Bambini e telefoni: attenzione a quello che possono scoprire
Bambini e smartphone, una relazione... difficile

Bambini e telefoni: attenzione a quello che possono scoprire

La sessualità passa spesso attraverso lo smartphone, ma non sempre in modo adeguato - Un educatore under 18 e una psicologa spiegano i rischi

Bambini e telefoni, due mondi totalmente diversi, ma che oggi sono entrati troppo in contatto. È il fenomeno che sta caratterizzando le ultime generazioni di ragazzini, possedere un proprio telefono già alle elementari è ormai un evento che oggi non fa più scalpore. I rischi nei quali, però, i piccoli potrebbero inciampare, dovrebbero far preoccupare i genitori: la facilità di venire a conoscenza di discorsi sul sesso è disarmante, diviene ancora più semplice se madri e padri non controllano l’utilizzo che il figlio fa del proprio cellulare. Diventano di aiuto i consigli degli esperti per aiutare i ragazzini nell’uso dello smartphone. La psicologa Loredana Cirillo spiega nel dettaglio rischi e pericoli che si potrebbero incontrare anche in fase di apprendimento scolastico: «Un utilizzo eccessivo - spiega - può causare disgrafia». Nell’intervista (Sul Cittadino in edicola fino al 1 agosto a Monza e al 3 agosto in provincia, ndr) l’esperta consiglia ai genitori di non concedere il telefonino più di 20 minuti al giorno, se diventa una dipendenza può far perdere i legami che il figlio ha con i propri amici, rendendolo sempre più solo.
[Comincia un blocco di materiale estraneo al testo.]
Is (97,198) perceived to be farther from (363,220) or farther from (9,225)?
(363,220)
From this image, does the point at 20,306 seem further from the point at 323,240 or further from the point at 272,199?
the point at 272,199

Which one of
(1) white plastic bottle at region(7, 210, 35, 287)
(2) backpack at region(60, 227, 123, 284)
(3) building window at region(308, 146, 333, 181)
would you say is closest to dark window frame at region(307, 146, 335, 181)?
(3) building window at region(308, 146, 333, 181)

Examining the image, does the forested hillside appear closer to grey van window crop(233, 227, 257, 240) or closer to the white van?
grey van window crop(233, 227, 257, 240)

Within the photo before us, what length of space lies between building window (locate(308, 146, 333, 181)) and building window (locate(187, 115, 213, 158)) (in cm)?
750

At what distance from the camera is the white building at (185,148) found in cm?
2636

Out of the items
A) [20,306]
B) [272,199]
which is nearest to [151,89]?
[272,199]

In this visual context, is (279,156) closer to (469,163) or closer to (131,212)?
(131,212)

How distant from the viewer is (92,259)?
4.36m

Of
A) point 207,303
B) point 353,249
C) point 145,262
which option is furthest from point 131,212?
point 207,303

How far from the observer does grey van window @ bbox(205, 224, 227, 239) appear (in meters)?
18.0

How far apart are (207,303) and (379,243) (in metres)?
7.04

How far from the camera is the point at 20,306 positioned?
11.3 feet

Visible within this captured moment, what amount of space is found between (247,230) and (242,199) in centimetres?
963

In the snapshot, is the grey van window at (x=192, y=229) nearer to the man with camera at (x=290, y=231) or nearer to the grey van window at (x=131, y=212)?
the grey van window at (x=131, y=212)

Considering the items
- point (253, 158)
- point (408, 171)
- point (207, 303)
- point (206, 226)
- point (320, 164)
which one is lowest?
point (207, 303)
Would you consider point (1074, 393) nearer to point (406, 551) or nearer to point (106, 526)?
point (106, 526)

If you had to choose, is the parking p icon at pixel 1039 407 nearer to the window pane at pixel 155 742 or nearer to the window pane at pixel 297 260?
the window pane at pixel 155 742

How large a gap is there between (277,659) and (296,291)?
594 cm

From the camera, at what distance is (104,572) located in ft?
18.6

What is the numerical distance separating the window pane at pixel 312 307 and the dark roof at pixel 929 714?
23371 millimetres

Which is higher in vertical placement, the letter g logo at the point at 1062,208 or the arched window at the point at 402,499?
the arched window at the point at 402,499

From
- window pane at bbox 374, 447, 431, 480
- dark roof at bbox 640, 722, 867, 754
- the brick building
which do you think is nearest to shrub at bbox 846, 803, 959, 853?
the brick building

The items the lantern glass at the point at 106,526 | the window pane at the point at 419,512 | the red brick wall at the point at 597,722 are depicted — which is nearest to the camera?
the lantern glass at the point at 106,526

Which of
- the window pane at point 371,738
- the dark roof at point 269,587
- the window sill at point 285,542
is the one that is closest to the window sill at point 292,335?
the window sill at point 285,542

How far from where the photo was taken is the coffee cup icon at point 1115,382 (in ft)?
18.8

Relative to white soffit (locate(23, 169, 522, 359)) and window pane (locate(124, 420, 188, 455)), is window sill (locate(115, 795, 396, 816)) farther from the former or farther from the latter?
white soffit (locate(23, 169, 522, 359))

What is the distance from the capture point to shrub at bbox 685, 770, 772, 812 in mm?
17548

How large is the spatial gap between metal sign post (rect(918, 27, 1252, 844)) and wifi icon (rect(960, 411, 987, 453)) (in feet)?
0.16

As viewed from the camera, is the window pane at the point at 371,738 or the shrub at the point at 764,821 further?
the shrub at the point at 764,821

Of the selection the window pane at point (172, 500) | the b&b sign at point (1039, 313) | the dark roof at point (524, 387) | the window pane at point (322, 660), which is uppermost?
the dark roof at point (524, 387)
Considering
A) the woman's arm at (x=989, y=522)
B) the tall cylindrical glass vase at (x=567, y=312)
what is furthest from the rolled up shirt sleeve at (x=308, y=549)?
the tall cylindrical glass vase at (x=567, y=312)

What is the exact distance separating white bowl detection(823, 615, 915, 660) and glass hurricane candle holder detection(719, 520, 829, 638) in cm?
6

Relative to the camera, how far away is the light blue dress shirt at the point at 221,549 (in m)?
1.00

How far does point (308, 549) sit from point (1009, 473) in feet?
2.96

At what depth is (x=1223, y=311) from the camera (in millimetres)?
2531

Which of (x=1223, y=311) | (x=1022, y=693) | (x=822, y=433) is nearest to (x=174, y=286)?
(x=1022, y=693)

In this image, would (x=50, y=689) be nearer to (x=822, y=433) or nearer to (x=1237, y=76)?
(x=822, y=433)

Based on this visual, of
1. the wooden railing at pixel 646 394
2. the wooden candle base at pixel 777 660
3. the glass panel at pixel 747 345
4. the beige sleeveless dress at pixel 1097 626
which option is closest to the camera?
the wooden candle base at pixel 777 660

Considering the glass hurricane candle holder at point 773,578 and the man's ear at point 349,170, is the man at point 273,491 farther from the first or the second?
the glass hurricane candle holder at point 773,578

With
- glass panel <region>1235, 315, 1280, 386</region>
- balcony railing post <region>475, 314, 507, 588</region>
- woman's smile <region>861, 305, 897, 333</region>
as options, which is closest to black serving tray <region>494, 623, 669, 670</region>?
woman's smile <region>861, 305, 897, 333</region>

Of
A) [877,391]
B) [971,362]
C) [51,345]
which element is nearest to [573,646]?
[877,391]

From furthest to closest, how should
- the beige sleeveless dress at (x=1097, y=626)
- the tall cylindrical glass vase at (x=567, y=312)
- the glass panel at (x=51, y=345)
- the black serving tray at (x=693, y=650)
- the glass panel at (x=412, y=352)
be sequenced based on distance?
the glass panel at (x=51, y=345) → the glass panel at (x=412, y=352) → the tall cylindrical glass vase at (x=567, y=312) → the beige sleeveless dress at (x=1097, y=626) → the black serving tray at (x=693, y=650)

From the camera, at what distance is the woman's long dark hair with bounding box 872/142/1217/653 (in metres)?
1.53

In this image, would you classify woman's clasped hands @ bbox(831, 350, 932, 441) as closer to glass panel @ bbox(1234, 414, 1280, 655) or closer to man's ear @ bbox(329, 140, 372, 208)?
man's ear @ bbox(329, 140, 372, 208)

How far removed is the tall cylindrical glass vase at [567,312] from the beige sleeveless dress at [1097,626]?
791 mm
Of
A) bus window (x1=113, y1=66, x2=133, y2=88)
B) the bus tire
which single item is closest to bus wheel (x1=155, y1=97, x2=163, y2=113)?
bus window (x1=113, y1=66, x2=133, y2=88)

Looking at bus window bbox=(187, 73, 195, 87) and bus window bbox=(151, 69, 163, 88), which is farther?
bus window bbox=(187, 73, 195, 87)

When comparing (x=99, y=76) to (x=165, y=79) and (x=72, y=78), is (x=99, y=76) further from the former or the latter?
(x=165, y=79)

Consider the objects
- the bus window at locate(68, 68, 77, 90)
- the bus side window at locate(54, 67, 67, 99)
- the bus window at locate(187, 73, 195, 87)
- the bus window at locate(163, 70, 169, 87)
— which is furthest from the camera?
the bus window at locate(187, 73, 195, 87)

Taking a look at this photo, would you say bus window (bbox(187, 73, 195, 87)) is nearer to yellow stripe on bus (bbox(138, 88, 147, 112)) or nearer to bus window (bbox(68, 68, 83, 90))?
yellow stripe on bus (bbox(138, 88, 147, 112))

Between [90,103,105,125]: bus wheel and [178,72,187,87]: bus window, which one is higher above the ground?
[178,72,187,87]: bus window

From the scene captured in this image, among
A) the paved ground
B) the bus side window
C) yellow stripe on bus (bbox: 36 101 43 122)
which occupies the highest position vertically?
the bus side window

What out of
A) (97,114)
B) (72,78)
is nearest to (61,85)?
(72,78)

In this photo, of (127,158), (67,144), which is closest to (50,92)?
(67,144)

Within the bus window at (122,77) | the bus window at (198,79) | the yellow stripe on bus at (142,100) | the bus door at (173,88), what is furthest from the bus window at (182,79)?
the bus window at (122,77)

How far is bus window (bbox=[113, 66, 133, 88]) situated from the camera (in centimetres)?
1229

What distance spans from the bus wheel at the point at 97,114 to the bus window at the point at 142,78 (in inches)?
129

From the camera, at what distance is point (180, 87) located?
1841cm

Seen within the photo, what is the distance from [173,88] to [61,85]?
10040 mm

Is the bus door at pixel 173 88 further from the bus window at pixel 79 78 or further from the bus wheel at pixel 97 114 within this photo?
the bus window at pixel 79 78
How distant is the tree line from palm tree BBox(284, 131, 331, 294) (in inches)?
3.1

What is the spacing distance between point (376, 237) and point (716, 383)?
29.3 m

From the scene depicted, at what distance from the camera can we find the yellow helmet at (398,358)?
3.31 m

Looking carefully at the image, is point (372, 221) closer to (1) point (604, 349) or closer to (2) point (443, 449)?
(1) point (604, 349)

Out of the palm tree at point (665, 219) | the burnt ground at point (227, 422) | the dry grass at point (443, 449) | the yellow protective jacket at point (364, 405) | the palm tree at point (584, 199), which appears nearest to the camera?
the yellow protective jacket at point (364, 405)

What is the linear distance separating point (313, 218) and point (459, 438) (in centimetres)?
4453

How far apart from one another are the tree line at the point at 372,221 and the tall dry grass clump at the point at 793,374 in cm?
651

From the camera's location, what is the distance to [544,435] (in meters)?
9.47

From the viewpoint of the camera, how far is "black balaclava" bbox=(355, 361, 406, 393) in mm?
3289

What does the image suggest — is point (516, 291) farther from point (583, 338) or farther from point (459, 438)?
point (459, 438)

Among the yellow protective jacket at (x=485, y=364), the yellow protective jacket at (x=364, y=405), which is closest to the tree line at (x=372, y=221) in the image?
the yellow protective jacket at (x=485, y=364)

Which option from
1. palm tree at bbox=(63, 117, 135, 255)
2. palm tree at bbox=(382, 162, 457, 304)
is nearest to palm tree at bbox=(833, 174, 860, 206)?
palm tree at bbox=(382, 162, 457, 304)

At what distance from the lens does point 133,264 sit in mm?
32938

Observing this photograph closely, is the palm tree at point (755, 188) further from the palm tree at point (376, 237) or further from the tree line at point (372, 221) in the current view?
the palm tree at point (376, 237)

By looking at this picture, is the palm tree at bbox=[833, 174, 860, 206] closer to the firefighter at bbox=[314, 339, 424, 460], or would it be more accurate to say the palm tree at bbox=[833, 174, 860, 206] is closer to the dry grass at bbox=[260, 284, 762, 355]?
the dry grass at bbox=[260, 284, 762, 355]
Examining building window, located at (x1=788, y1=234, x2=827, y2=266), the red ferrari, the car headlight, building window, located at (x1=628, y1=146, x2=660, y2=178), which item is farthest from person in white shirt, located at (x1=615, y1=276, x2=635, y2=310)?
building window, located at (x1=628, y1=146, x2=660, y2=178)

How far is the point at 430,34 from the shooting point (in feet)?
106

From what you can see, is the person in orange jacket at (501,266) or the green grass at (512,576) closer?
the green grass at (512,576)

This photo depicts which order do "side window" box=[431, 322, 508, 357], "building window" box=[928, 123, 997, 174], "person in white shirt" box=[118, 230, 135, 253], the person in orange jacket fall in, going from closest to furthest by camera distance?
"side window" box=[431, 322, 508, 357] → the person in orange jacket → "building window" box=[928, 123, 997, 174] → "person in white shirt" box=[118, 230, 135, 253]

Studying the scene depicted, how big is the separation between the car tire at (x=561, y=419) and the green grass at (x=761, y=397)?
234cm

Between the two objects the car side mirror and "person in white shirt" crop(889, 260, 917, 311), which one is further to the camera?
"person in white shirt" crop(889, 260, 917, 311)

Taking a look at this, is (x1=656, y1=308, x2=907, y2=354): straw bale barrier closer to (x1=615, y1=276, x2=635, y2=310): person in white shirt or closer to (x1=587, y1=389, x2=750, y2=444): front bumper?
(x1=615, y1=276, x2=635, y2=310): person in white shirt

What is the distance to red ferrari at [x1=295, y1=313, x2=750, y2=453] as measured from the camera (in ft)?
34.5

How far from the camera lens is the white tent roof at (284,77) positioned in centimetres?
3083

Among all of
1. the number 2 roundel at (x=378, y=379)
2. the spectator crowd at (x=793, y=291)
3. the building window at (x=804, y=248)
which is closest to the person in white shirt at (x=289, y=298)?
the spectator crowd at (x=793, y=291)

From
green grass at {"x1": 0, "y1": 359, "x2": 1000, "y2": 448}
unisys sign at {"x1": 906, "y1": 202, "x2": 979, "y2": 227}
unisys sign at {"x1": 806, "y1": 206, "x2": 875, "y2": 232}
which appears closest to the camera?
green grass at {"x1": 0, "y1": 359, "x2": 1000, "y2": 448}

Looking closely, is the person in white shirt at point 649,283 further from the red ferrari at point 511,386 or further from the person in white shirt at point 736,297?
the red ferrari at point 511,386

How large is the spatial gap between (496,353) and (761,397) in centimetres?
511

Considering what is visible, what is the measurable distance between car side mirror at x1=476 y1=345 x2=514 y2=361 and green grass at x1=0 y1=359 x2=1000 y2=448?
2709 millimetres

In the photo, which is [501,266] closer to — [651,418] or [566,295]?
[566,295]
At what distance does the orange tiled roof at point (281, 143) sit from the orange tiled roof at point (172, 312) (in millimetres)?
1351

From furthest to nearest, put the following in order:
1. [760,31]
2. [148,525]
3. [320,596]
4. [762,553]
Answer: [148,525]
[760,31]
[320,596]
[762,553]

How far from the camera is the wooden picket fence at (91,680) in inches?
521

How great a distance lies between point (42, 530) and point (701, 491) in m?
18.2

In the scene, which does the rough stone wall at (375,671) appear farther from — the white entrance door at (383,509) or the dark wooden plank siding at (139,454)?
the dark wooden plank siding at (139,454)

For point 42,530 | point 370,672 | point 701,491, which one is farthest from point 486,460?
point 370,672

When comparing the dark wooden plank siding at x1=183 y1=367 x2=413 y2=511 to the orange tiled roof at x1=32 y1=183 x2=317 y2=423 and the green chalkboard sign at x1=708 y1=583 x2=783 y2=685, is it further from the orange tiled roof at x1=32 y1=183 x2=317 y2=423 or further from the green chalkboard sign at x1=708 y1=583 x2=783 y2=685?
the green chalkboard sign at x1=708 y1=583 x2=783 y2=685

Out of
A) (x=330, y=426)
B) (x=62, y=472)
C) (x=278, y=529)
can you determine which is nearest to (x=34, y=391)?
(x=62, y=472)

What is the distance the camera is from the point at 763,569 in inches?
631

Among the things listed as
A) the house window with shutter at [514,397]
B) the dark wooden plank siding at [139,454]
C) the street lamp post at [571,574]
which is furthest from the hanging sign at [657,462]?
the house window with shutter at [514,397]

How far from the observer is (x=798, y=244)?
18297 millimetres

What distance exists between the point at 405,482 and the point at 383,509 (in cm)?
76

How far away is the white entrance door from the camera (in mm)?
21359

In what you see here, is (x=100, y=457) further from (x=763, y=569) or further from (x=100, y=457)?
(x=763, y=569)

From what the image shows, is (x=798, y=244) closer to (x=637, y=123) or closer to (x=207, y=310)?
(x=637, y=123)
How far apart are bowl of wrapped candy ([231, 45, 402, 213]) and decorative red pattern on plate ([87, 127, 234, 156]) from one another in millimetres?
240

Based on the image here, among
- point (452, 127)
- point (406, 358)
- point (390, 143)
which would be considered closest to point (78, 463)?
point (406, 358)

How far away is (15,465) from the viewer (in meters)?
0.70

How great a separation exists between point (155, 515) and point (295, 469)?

Preoccupa, e non poco, anche l’esperienza di un animatore che racconta di come quest’anno, per colpa dei telefonini, l’atmosfera in oratorio sia cambiata. «Alcuni bambini mi parlano di sesso come se fosse un argomento normale per la loro età - racconta - cerco di non rispondergli, ma in testa mi domando il perché, oggi, accadono queste cose: è forse colpa dei cellulari?».